WASHINGTON—An anti-money laundering bill offers a suite of updates to the current AML regime, a new report indicates.
It would decrease unnecessary regulations, target shell companies, raise incentives for whistleblowers, and sweep digital currencies into the definition of “monetary instruments,” stated Vision & Elkins in its analysis of the legislation.
The proposal is called the Improving Laundering Laws and Increasing Comprehensive Information Tracking of Criminal Activity in Shell Holdings Act (or ILLICIT CASH Act).

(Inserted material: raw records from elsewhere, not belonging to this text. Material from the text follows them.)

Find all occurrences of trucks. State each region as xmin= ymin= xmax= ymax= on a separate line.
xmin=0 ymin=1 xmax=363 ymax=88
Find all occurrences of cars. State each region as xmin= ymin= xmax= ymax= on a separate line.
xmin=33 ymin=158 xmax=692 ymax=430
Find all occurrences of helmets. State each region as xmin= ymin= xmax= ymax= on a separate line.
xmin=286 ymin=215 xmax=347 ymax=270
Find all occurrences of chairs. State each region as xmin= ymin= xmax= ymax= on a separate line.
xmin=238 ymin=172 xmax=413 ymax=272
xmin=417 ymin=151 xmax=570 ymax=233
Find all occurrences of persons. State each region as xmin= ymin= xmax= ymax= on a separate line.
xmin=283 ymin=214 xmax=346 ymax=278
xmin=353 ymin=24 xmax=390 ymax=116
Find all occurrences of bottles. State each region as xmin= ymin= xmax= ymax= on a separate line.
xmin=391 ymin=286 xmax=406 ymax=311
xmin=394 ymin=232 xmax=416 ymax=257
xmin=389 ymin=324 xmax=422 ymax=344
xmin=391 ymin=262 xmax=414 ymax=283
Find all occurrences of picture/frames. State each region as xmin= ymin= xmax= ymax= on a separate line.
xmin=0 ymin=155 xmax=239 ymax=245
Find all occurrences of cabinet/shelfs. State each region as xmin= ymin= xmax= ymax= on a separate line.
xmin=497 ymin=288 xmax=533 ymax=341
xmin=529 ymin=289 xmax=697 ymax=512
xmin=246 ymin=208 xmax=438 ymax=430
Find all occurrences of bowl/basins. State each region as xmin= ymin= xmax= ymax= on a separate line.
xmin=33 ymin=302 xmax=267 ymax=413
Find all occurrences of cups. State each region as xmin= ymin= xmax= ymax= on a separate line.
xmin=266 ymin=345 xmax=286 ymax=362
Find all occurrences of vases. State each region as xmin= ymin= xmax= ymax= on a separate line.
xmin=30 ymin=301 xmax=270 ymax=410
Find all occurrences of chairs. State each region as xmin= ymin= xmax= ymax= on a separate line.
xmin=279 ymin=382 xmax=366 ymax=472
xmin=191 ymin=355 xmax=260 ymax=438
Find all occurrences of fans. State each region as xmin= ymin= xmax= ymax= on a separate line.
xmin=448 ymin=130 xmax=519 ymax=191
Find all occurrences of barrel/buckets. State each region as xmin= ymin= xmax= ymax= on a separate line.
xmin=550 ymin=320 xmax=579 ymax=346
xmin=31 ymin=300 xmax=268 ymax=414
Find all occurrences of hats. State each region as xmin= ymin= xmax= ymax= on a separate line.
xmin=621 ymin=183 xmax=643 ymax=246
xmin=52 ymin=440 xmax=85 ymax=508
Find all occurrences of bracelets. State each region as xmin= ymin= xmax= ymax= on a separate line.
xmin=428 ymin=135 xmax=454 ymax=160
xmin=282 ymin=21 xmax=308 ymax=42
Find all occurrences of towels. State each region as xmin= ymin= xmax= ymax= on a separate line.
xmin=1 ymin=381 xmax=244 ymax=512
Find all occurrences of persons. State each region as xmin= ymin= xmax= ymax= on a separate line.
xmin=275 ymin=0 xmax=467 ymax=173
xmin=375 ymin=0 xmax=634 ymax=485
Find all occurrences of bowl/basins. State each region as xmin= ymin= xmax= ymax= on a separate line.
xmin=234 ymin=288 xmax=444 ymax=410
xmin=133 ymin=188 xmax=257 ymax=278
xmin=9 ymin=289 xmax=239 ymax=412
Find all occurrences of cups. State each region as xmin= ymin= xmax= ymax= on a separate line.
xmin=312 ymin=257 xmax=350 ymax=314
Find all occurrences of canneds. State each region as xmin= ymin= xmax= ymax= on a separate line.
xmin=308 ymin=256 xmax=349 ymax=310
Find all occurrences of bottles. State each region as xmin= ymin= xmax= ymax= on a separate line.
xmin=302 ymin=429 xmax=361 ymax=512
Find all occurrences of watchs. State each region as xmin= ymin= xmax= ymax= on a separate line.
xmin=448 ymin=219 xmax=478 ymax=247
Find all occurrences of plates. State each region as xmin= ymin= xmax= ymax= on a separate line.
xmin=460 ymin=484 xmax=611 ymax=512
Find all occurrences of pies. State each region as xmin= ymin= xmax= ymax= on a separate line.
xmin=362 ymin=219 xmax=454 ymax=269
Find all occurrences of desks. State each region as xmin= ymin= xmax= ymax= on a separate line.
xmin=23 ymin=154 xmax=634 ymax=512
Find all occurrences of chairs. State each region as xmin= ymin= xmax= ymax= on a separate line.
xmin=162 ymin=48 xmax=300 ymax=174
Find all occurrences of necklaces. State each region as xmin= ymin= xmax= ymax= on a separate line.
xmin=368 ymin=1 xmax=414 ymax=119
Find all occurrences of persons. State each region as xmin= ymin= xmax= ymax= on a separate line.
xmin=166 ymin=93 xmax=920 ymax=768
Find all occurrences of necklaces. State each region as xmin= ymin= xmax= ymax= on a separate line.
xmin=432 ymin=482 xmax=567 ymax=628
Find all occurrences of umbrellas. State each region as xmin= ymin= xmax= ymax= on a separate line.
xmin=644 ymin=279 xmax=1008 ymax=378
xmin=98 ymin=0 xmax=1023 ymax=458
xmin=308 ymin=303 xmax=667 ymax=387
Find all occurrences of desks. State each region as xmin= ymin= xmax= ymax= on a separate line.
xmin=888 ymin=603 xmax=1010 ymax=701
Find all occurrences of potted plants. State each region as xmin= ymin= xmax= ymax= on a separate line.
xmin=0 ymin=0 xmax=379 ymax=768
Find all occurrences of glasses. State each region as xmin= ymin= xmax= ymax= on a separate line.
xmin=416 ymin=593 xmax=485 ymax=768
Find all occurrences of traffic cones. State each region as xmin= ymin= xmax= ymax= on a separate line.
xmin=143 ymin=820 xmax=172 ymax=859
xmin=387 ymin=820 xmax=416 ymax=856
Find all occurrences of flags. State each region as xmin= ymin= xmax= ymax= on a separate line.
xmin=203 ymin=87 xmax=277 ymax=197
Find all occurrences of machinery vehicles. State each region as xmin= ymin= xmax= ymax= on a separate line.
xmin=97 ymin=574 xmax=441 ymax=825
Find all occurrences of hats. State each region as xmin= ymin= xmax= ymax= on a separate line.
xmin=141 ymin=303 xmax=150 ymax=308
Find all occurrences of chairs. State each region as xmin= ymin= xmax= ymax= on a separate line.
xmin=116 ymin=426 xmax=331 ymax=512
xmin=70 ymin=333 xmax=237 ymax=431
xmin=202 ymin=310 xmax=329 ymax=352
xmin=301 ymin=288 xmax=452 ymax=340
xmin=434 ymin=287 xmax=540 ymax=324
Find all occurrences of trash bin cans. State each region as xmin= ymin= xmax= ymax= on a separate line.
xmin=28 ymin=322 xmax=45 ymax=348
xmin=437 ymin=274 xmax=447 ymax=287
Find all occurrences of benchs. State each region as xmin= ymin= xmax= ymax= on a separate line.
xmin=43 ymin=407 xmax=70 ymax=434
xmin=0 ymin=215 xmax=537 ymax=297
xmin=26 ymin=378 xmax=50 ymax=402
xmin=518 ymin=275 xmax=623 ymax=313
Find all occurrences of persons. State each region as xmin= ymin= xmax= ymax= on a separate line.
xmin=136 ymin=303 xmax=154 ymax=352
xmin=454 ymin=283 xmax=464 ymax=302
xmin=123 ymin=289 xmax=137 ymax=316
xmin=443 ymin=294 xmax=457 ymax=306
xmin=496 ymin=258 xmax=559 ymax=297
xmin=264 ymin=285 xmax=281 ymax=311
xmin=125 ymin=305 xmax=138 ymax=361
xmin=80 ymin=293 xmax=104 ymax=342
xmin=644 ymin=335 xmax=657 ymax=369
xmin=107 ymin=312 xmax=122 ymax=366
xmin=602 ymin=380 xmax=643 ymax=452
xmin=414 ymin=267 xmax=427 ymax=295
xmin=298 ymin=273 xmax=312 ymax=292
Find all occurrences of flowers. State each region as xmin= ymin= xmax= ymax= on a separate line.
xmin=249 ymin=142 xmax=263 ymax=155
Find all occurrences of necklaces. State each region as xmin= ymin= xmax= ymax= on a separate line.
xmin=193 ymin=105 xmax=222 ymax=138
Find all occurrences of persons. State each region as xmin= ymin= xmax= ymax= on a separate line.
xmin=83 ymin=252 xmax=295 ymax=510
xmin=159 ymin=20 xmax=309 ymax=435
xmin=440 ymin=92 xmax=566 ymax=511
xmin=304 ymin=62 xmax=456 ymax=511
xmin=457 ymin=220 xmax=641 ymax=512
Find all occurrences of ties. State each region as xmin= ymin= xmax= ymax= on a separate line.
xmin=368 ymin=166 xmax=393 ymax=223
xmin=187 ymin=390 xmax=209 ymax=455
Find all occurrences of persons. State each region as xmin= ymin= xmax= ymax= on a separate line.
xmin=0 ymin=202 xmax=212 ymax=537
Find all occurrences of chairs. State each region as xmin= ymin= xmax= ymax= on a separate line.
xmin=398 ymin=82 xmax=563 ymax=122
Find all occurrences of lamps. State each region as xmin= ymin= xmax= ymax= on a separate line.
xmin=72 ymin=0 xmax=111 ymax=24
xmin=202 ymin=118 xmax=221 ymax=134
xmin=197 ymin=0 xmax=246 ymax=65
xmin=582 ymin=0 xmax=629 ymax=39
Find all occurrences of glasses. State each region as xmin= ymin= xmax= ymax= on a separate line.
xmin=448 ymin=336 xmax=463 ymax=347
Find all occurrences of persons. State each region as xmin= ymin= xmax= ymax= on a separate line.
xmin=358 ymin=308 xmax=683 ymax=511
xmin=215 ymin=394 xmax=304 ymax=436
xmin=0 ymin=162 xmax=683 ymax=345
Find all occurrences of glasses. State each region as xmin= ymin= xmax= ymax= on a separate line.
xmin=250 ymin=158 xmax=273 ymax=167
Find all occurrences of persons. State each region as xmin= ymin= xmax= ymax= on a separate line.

A team of bipartisan senators, including Republicans Mike Rounds (R-SD) and Tom Cotton (R-AZ) and Democrats Mark Warner (D-VA) and Doug Jones (D-AL), authored the bill.
“By its own terms, the bill seeks to ‘improve coordination among agencies tasked with administering anti-money laundering and counter-financing of terrorism requirements.’ This amounts to an update to the financial laws that, as the Senators highlighted in an op-ed supporting their bill, ‘haven’t been updated comprehensively in decades.’ In particular, the bill is meant to address the fact that the U.S. is ranked second-worst in the world for its high level of secret and offshore financial activities, as ranked by the Tax Justice Network’s Financial Secrecy Index,” stated Vision & Elkins.
Attempts to Limit Reg Burden
The bill’s authors say it attempts to limit the regulatory burden on businesses.
“For example, it instructs regulatory officials to ‘study and determine whether the dollar thresholds’ at 31 U.S.C. 5331 — which requires financial institutions to report cash transactions of $10,000 or more — ‘should be adjusted.’ Any change to this provision would likely lead to an increase in the dollar threshold, which, all things equal, would lessen AML reporting burdens,” Vision & Elkins explained.
Likewise, the Illicit Cash Act instructs the Treasury Secretary “in consultation with Federal law enforcement agencies” to review the current regulatory landscape and “reduce unnecessarily burdensome regulatory requirements.”